I found this testimony on another blog. It is hard to say why parents decide to send their child away for something like this small things.
Tonight i watched a documentary that made me realize i have spent far too long being far too quiet about something very serious. something i could be speaking out about and helping other people who are going through it right now. For too long I have been ashamed to admit that when i was 13 years old I was sent, against my will, to a rehabilitation center in Utah. It was mormon-run, called “Turnabout Ranch.” I had no history of drugs, violence, alcohol abuse, sex addiction, shopping addiction, any kind of addiction at all. I was sent to this program because i had a “bad attitude”.
I’ll hit that home: I was sent away to utah and locked up against my will, at the age of 13, because i had “bad attitude” and my parents wanted to “fix me.” I was picked up at the airport and driven to the facility by two people I had never met in my life who tried to calm me down for the 5 hour drive by feeding me cheeseburgers and pretending it would all be okay. When I got there, all of my belongings were taken from me and I was told to go sit in a rock circle in the dirt. I wasn’t allowed to lie down or speak to anyone. no one came to talk to me for 5 hours. when they finally did, I was told i was supposed to be “detoxing” and “thinking about what i’d done.” again, i had never done drugs of any kind. there was nothing to detox from. All i did was cry.

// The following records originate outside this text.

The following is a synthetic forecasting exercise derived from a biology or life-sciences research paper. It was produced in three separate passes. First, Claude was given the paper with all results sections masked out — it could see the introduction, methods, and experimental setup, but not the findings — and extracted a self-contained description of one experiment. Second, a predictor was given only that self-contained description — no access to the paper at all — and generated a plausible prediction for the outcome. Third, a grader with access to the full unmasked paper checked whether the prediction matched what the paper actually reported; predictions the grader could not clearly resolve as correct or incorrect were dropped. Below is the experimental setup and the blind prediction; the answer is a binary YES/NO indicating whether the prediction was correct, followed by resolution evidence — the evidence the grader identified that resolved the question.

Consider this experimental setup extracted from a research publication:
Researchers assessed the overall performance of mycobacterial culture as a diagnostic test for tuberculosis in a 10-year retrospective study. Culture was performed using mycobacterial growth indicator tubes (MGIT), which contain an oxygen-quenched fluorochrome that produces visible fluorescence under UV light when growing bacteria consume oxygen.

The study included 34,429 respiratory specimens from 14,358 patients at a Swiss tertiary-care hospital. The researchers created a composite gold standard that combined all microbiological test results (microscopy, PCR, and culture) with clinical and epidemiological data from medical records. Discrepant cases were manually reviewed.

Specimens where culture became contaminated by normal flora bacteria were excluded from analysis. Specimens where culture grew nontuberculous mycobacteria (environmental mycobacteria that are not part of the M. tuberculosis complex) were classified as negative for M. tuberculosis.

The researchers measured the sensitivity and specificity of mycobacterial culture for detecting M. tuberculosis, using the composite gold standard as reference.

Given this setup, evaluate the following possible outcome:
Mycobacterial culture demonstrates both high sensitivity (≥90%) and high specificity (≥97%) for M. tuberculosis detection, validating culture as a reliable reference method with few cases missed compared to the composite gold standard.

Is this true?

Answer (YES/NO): YES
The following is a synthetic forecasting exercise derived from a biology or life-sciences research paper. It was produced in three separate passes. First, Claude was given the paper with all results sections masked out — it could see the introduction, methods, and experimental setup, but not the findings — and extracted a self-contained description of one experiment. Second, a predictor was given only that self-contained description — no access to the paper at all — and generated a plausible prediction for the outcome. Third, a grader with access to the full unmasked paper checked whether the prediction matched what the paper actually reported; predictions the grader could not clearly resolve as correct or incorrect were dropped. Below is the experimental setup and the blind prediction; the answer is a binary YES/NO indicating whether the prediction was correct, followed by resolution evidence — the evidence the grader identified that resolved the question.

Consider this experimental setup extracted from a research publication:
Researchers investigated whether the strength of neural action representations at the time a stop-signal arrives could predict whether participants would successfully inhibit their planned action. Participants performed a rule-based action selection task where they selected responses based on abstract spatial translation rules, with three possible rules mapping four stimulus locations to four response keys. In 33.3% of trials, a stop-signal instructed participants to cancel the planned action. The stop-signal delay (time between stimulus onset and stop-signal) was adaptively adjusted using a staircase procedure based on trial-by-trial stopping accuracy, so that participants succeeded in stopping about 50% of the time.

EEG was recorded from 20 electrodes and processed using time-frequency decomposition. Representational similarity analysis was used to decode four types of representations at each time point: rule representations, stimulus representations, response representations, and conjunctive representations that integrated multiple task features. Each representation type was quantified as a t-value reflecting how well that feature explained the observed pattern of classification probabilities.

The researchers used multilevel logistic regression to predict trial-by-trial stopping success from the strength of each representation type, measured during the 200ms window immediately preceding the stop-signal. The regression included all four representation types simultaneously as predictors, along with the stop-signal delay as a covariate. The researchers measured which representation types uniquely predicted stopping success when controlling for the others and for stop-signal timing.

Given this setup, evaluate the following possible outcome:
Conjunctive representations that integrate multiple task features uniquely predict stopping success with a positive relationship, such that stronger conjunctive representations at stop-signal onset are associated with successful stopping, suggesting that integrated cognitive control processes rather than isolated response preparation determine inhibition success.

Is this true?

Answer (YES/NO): NO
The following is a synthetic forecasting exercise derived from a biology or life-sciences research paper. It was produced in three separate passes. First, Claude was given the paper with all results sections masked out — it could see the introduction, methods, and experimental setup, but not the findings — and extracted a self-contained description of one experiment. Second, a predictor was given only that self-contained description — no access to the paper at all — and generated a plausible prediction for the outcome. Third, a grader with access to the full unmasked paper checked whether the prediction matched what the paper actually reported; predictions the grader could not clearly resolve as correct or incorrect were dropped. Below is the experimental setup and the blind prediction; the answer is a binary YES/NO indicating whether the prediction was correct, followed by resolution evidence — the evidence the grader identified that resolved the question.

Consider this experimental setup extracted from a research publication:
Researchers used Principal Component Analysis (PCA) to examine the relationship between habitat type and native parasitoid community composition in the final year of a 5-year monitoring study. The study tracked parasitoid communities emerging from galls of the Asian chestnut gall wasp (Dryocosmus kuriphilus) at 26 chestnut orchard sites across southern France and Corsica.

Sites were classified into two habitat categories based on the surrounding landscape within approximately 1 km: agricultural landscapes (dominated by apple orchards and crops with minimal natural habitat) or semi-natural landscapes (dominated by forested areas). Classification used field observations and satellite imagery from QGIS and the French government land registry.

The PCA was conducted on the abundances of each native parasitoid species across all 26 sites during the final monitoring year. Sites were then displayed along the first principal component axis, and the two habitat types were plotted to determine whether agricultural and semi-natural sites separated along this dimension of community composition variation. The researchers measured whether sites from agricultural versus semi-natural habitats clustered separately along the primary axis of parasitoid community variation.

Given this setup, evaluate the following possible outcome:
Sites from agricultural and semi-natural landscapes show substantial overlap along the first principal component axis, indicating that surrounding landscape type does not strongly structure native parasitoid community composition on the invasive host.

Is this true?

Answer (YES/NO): NO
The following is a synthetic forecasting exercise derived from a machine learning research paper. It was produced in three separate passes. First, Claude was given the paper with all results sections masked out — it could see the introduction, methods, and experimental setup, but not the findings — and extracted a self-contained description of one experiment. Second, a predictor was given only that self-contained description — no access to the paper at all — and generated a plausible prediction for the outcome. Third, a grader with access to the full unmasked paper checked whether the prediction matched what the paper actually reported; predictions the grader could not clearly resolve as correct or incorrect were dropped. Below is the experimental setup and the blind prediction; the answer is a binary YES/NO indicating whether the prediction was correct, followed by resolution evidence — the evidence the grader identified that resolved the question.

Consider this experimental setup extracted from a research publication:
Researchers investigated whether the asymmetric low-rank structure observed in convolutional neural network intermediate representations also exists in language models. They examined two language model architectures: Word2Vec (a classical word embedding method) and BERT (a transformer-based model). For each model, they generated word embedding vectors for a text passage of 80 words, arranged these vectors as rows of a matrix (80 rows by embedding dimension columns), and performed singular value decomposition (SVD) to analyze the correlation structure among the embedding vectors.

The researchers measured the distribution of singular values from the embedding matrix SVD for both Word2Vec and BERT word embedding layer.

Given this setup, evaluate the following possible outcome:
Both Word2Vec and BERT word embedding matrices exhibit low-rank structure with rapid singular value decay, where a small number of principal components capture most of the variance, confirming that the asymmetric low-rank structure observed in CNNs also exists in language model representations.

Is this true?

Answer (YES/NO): YES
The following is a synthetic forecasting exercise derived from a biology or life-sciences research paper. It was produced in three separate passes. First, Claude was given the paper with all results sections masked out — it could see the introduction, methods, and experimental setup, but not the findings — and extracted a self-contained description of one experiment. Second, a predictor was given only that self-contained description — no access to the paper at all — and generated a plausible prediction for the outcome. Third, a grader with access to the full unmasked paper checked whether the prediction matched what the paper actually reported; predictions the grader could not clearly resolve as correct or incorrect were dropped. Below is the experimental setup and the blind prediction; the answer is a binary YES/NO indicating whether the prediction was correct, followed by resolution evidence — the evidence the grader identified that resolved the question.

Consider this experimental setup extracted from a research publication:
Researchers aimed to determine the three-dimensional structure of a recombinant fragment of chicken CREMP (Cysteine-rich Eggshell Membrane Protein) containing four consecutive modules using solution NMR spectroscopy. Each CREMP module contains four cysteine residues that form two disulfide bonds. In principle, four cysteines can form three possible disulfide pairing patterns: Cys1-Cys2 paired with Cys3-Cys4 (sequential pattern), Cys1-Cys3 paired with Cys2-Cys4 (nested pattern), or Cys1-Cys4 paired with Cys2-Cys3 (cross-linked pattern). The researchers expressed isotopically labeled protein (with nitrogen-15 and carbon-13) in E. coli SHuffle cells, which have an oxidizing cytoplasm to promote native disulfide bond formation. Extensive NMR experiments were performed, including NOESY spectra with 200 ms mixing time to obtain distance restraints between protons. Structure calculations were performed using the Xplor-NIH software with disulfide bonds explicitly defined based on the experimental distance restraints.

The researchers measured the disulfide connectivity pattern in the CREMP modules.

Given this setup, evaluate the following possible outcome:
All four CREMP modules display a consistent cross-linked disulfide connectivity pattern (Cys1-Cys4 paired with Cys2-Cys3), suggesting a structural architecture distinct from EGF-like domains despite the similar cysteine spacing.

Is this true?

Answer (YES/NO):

I sat in that circle for 3 days, and then an additional 14 days after that because I wasn’t able to produce 8 fires from the bowdrill technique (I weighed about 87 pounds at the time so this really wasn’t surprising.) I spent 3 months being forced against my will to do hard labor, accept jesus into my heart, repent my sins and be shamed about who I was as a person. I had to fill out a binder of paperwork teaching me how to change and be better. I was cut off from technology and from the outside world. People who ran were chased down on horseback and sent to other programs where they spent 3 months hiking in the wilderness. I didn’t speak to my parents except in letters that the program read ahead of time and threw out if I had revealed too much. When my parents came to get me, the program tried to talk them into keeping me there. During this time I almost died at least 3 times doing things much too dangerous for someone my age. I sat on a cactus and was taken to a vet instead of a doctor. I was kicked by a horse and not taken anywhere. My “schooling” was basically just packing a bunch of us into a room while an older gentlemen slept and the rest of us read books for 4th graders.
When I finally got out of this program, I was sent to a lockdown boarding school in Vermont which was even worse. Here we weren’t allowed to leave the facility, numerous girls tried to commit suicide, there were at least 2 sexual harassment cases between teachers and students and I had to be kidnapped by my mom and taken to Florida because the program didn’t allow you to leave until you were 18.